**Exercise objective:** Every line in the records below that holds the word "north" is to be copied.

**Records to process:**
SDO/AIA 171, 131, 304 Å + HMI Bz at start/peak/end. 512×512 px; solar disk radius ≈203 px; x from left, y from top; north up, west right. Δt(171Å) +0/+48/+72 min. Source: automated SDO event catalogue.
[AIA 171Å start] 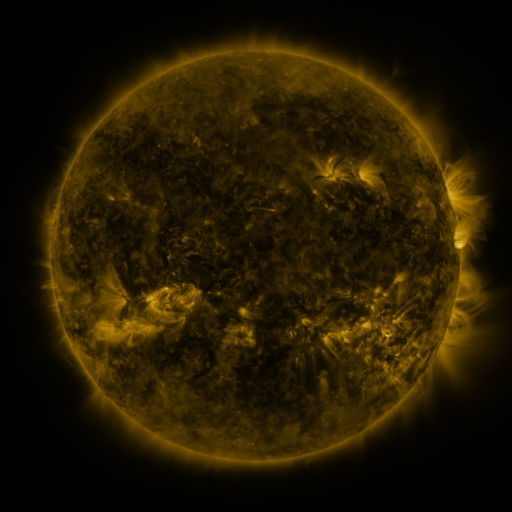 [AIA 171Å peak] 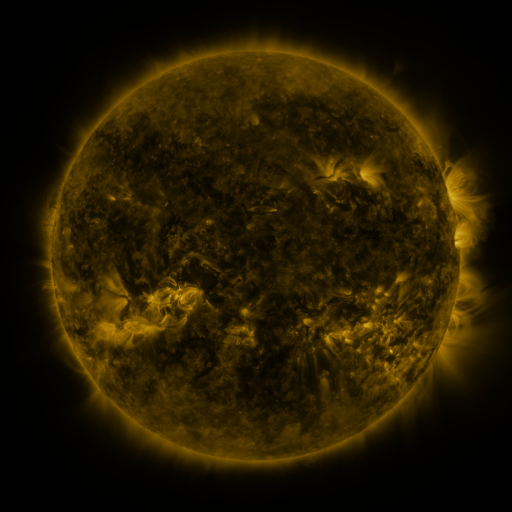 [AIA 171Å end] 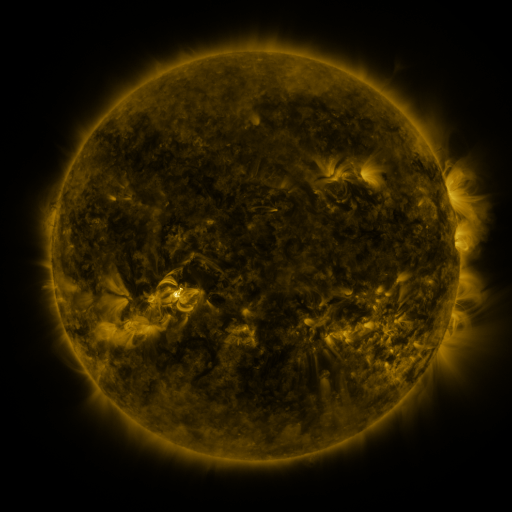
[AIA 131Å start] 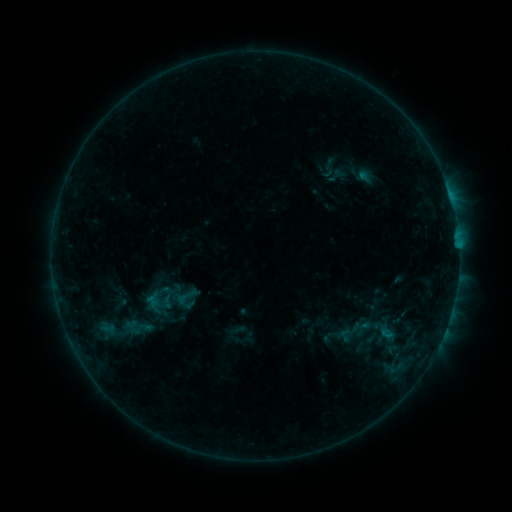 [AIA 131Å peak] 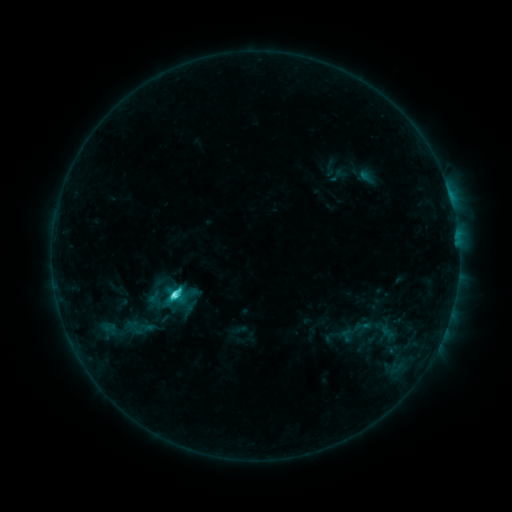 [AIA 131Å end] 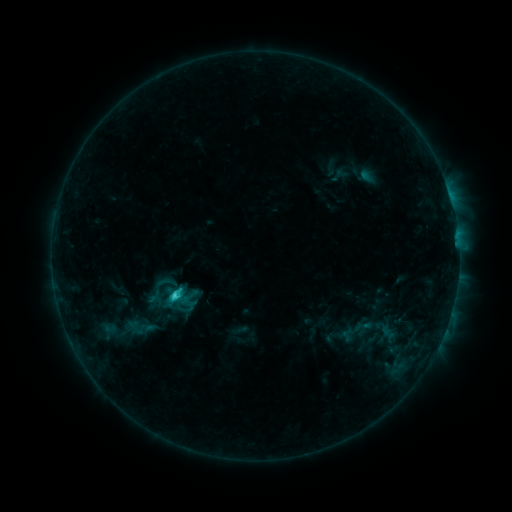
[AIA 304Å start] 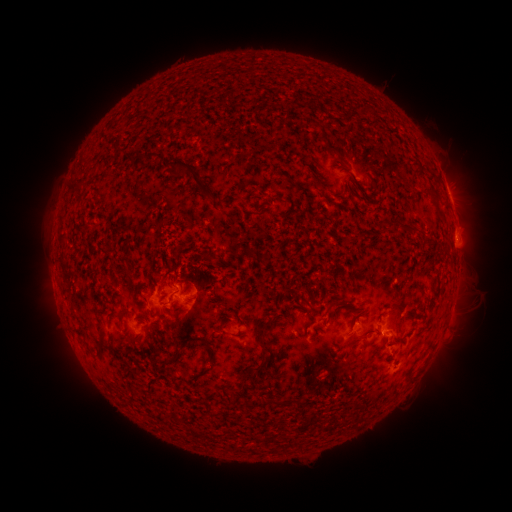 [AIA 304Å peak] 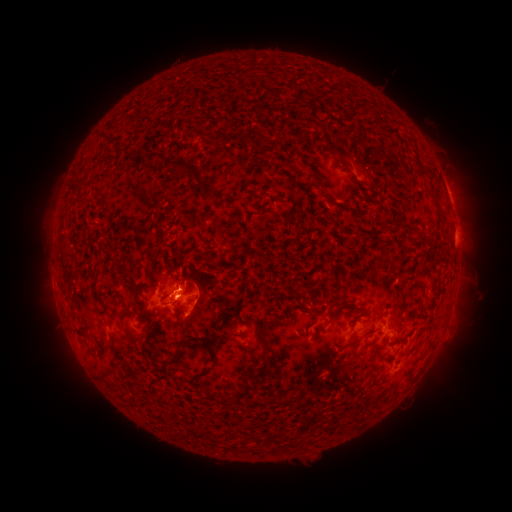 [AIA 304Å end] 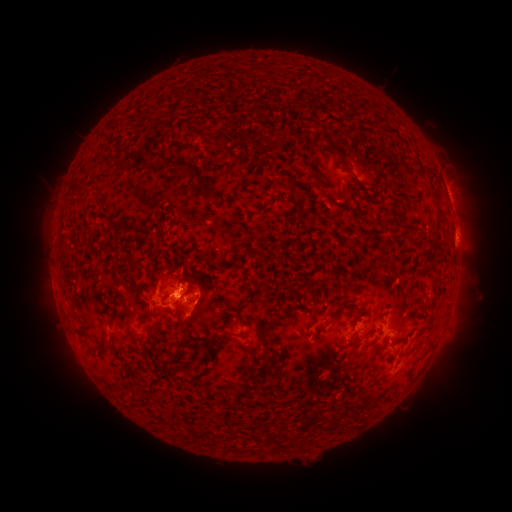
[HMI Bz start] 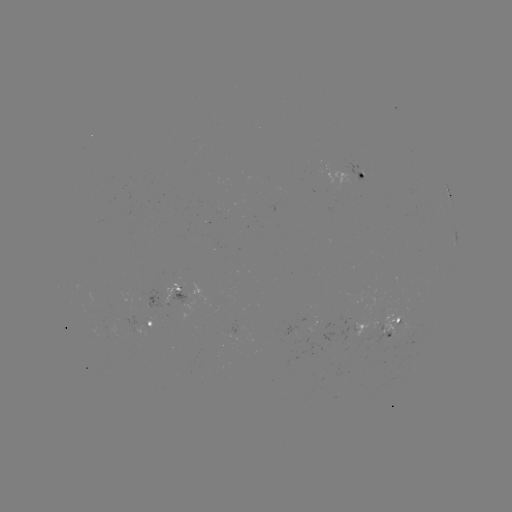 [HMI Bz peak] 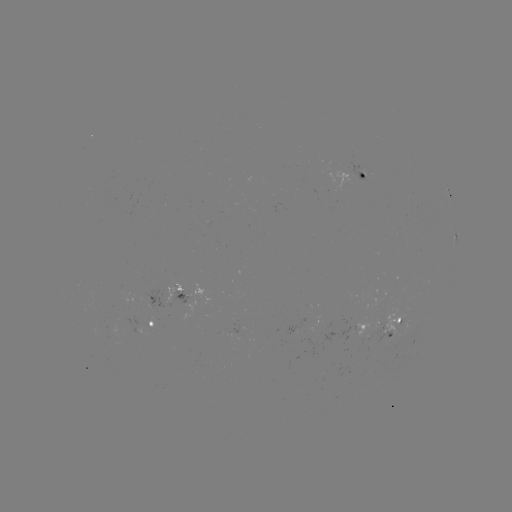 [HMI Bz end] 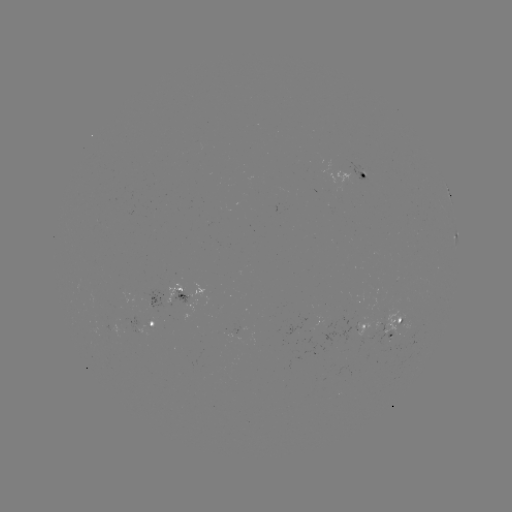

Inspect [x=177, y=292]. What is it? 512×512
C4.0 flare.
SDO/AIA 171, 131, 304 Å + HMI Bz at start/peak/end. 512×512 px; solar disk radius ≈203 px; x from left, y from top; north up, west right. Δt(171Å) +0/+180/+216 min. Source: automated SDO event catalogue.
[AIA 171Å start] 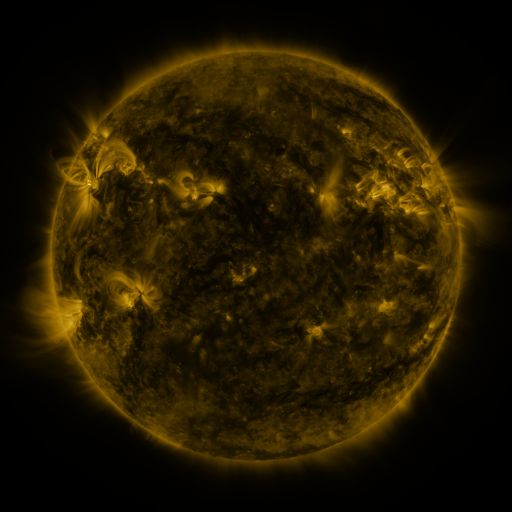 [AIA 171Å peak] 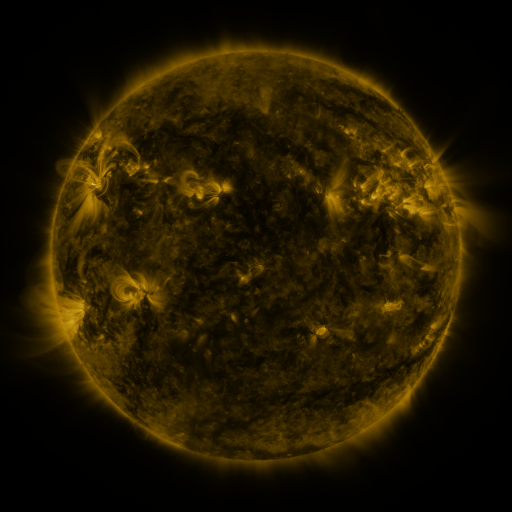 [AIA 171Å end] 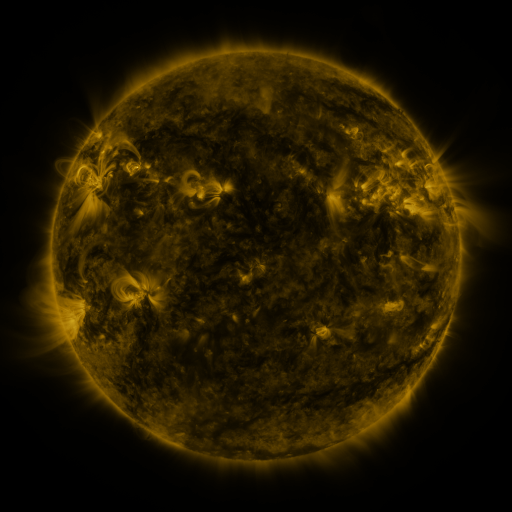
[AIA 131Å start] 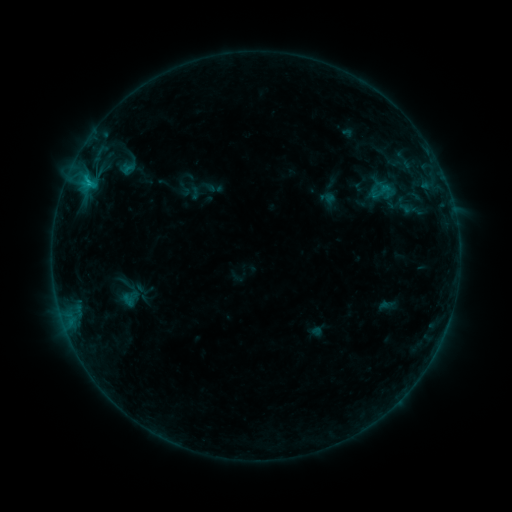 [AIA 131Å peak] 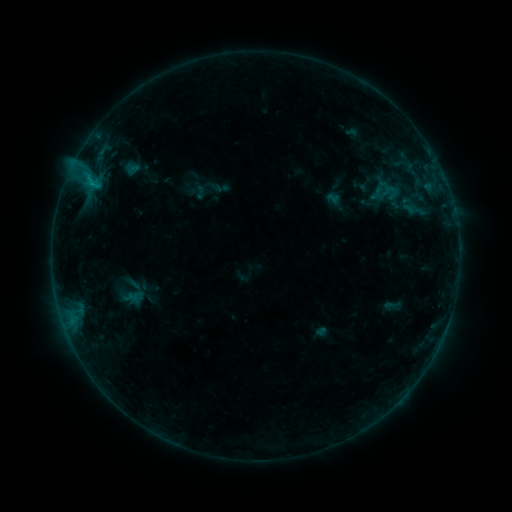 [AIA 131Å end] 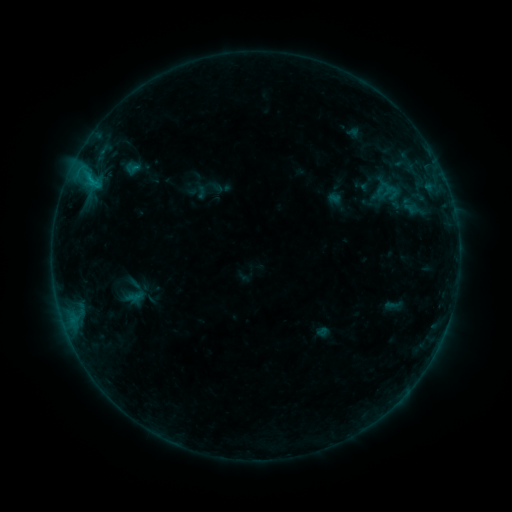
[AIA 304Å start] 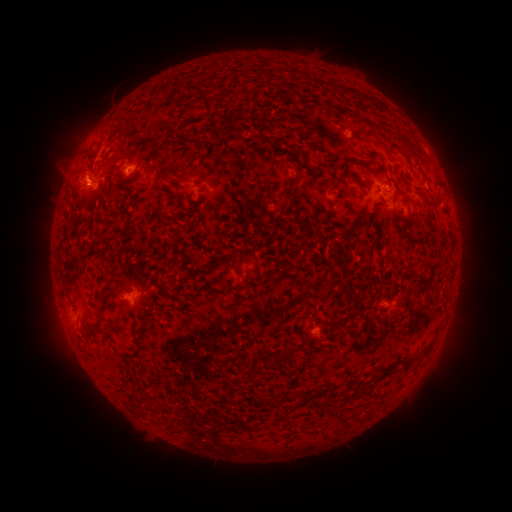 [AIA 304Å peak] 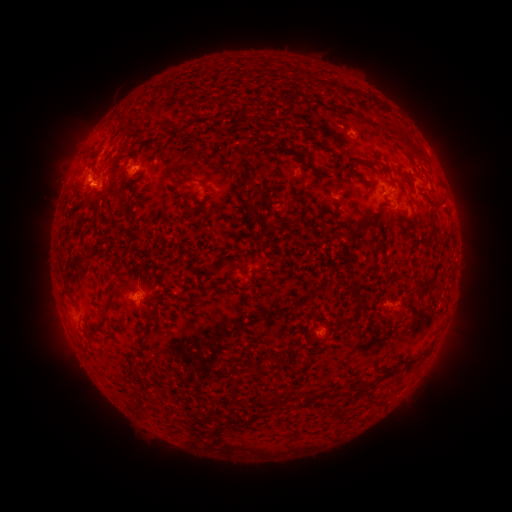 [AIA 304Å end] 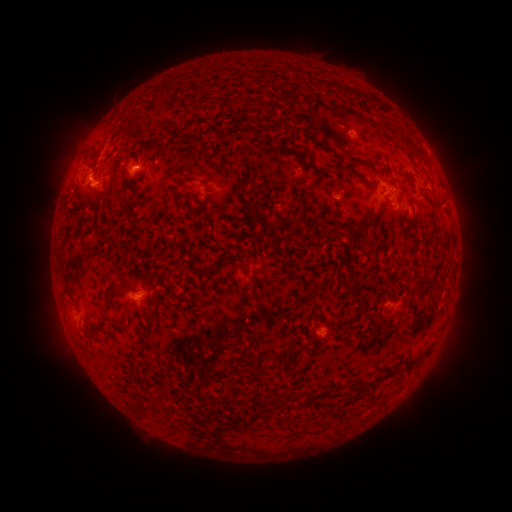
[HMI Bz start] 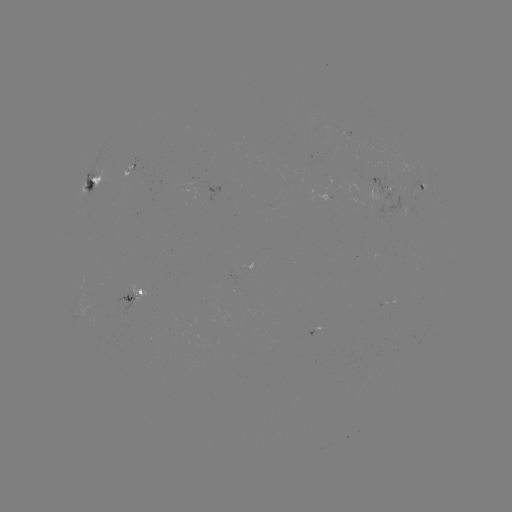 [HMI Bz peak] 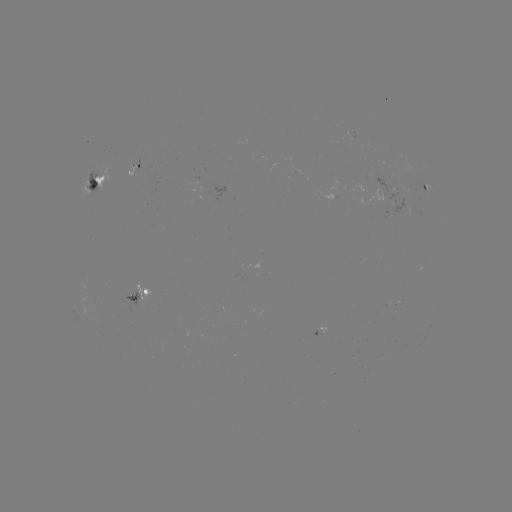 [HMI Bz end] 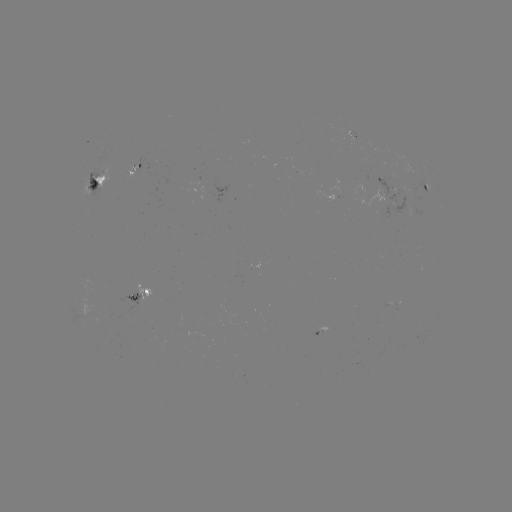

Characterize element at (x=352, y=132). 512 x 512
emerging-flux region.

**Response area:**
SDO/AIA 171, 131, 304 Å + HMI Bz at start/peak/end. 512×512 px; solar disk radius ≈203 px; x from left, y from top; north up, west right. Δt(171Å) +0/+48/+72 min. Source: automated SDO event catalogue.
SDO/AIA 171, 131, 304 Å + HMI Bz at start/peak/end. 512×512 px; solar disk radius ≈203 px; x from left, y from top; north up, west right. Δt(171Å) +0/+180/+216 min. Source: automated SDO event catalogue.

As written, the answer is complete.